■ Dataset entries ■

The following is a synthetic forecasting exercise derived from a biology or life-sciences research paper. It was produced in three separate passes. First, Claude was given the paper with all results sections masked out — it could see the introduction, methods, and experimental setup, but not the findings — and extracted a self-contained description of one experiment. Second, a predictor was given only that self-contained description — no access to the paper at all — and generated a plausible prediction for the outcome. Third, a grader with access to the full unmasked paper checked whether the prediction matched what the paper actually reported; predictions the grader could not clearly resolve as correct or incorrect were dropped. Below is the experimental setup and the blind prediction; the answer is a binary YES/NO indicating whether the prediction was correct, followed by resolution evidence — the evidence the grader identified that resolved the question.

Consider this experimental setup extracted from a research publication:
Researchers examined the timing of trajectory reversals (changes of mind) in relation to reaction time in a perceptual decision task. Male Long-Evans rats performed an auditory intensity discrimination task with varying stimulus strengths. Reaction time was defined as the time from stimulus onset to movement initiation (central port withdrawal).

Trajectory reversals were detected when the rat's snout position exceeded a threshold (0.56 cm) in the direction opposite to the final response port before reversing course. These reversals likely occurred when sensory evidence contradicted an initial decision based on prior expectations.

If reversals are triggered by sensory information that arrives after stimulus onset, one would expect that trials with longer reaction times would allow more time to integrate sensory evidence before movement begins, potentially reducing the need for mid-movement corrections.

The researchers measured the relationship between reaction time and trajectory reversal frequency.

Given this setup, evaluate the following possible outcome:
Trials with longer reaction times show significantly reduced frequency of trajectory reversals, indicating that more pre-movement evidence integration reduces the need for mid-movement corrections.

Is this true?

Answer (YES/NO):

■ What to work on ■
All records shown above are to be given again verbatim.

■ Exercise output ■
The following is a synthetic forecasting exercise derived from a biology or life-sciences research paper. It was produced in three separate passes. First, Claude was given the paper with all results sections masked out — it could see the introduction, methods, and experimental setup, but not the findings — and extracted a self-contained description of one experiment. Second, a predictor was given only that self-contained description — no access to the paper at all — and generated a plausible prediction for the outcome. Third, a grader with access to the full unmasked paper checked whether the prediction matched what the paper actually reported; predictions the grader could not clearly resolve as correct or incorrect were dropped. Below is the experimental setup and the blind prediction; the answer is a binary YES/NO indicating whether the prediction was correct, followed by resolution evidence — the evidence the grader identified that resolved the question.

Consider this experimental setup extracted from a research publication:
Researchers examined the timing of trajectory reversals (changes of mind) in relation to reaction time in a perceptual decision task. Male Long-Evans rats performed an auditory intensity discrimination task with varying stimulus strengths. Reaction time was defined as the time from stimulus onset to movement initiation (central port withdrawal).

Trajectory reversals were detected when the rat's snout position exceeded a threshold (0.56 cm) in the direction opposite to the final response port before reversing course. These reversals likely occurred when sensory evidence contradicted an initial decision based on prior expectations.

If reversals are triggered by sensory information that arrives after stimulus onset, one would expect that trials with longer reaction times would allow more time to integrate sensory evidence before movement begins, potentially reducing the need for mid-movement corrections.

The researchers measured the relationship between reaction time and trajectory reversal frequency.

Given this setup, evaluate the following possible outcome:
Trials with longer reaction times show significantly reduced frequency of trajectory reversals, indicating that more pre-movement evidence integration reduces the need for mid-movement corrections.

Is this true?

Answer (YES/NO):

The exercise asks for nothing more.